1. Check in with your city

Twenty-three years ago, San Francisco became the first major American city to start a curbside municipal composting program. Fast-forward to today: Once a week, residents of the City That Knows How bring green bins filled with food scraps, yard trimmings and food-soiled paper to the curb, where they’re picked up and turned into nutrient-dense soil used on local farms.

That first program has now inspired 710 communities to offer municipal curbside or drop-off options to 15 million households, according to a 2023 report

Your local sanitation department can tell you if yours is one of them.

2. Community collaborations

A person putting waste into a row of compost bins
The nonprofit Lower East Side Ecology Center collects almost a million pounds of food scraps a year. (Liz Galst)

Elsewhere, local activists and advocates aren’t sitting around waiting for local governments to get in on the action. 

Around the country, community composters, community gardeners and other folks who know the benefits of composting have been nurturing drop-off and other compost programs for decades. 

The Institute for Local Self-Reliance offers a map of community compost sites around the country. So does the activist group Makesoil.org. And, of course, a quick internet search can help locate options near you.

3. Subscription services

A growing number of companies and community groups will collect your organics for composting for a fee. A bunch even use bikes as transport. 

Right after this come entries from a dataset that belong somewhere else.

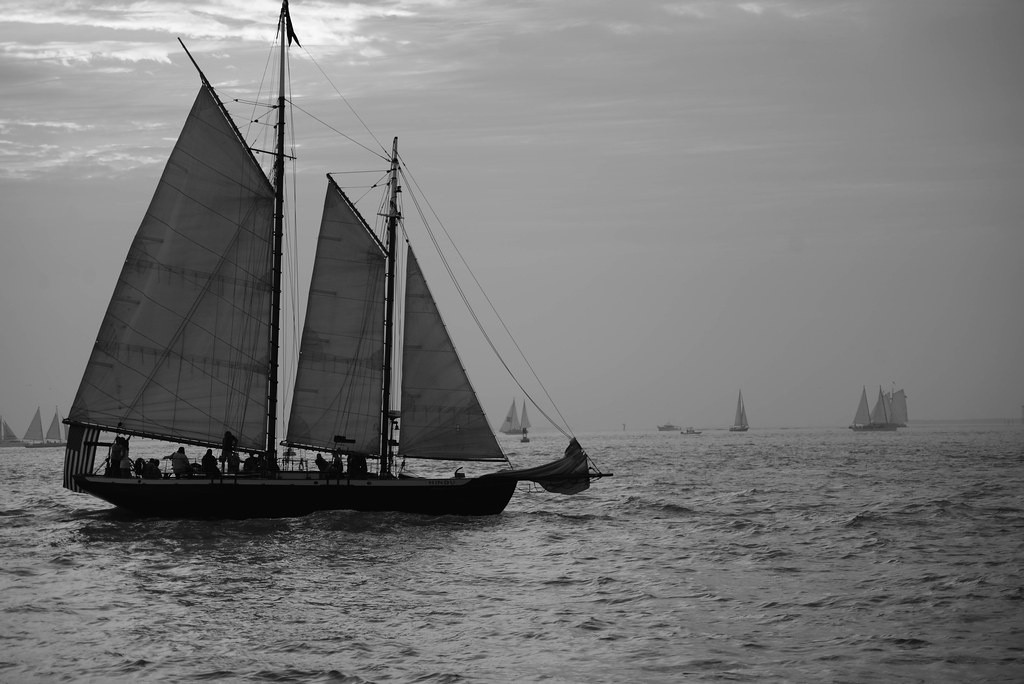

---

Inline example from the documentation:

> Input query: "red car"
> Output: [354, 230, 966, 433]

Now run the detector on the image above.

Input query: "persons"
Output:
[108, 430, 581, 478]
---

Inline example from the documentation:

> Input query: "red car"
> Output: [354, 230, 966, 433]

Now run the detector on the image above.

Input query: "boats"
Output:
[681, 426, 701, 435]
[656, 424, 681, 431]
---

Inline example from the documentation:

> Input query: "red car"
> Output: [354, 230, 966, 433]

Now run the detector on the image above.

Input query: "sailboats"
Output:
[847, 382, 912, 432]
[498, 394, 531, 436]
[0, 402, 73, 449]
[729, 387, 750, 432]
[54, 0, 624, 521]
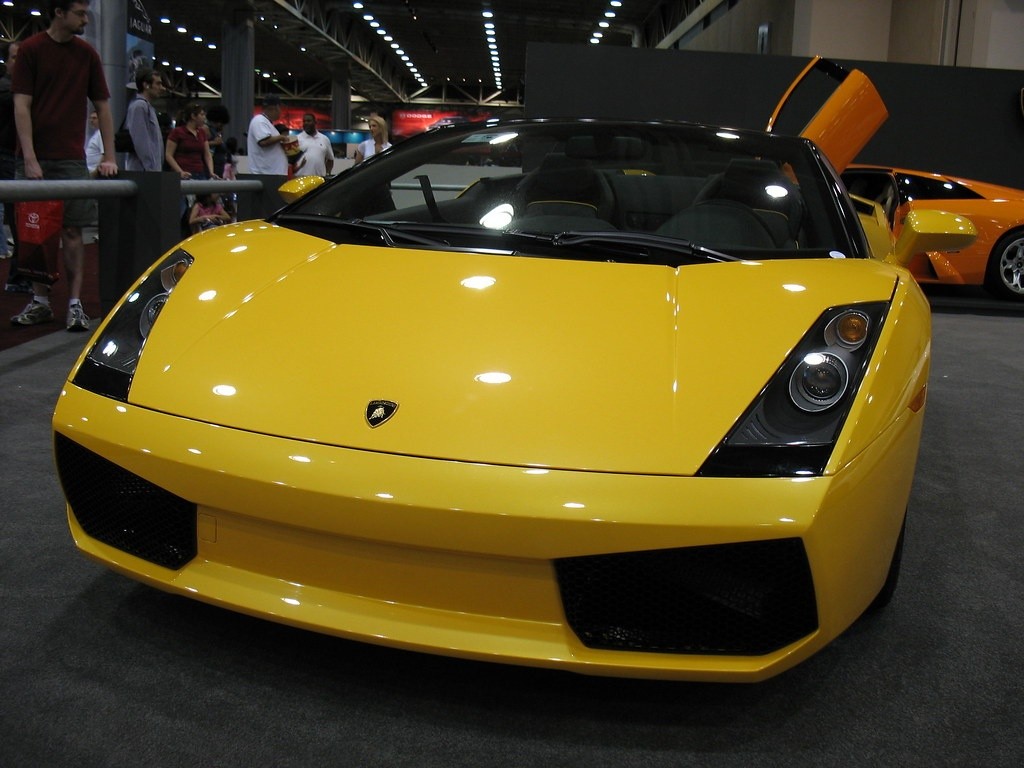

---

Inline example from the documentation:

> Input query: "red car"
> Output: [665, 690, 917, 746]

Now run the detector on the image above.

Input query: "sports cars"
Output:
[757, 55, 1024, 306]
[52, 119, 978, 683]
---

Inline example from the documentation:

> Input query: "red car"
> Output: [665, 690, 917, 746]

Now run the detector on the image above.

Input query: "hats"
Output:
[158, 113, 171, 125]
[205, 105, 232, 125]
[262, 95, 281, 108]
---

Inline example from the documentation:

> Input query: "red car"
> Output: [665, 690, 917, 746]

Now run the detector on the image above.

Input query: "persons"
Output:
[275, 123, 306, 181]
[86, 112, 105, 178]
[247, 96, 290, 175]
[0, 42, 52, 294]
[355, 117, 393, 164]
[293, 114, 334, 176]
[11, 0, 117, 331]
[125, 69, 164, 171]
[166, 102, 231, 235]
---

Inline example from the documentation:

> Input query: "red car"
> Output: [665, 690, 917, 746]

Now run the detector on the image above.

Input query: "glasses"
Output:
[67, 7, 91, 18]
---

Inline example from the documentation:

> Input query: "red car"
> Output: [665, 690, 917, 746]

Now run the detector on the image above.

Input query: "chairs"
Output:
[701, 157, 805, 237]
[503, 135, 617, 222]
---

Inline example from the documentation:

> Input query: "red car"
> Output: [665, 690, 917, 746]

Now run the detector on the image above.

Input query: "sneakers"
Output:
[66, 306, 91, 331]
[10, 302, 55, 326]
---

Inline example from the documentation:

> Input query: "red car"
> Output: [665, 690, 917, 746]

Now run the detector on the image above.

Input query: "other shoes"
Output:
[6, 275, 51, 294]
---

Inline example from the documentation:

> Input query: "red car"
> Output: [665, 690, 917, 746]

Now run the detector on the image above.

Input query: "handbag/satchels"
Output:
[115, 128, 132, 153]
[15, 201, 64, 245]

A few cost as little as $2 a week, though the average price runs about $30 a month, says Brenda Platt, director of ILSR’s Composting for Community program. The website Litterless can help you find local compost services, as can, of course, an internet search.

4. Countertop “composters”

A person putting a banana peel into a countertop composter
Countertop composters are an easy alternative for yard composting. (lomi.com)

Social media buzzes with ads for countertop gizmos that promise to break down food scraps (and in some cases, even compostable plastics) into nutrient-dense, organic “fertilizer,” usually in a matter of hours.

These machines keep rotting carrot peelings and berries out of the landfill. That’s a good thing. But are these devices actually composters? Not exactly. 

Real compost has been chewed up by microbes and digested into something stable that will enrich soil in a multitude of ways

By contrast, countertop 'composters' grind up and dehydrate whatever you put in them. What results will eventually break down in soil, and it can be used as a feedstock for compost too. But too much of the raw stuff can harm your plants in the short-term. So be careful how you use it.

5. Speak up for soil

Even if you can’t compost where you live, you can help advance efforts to make composting more widely available. The U.S. Composting Council offers an online advocacy toolkit that can help you advocate for legislation, government programs and policies that expand the availability of composting.  

Get together with your friends and neighbors and see what you can get your local government to do. 

From those efforts, who knows what might grow?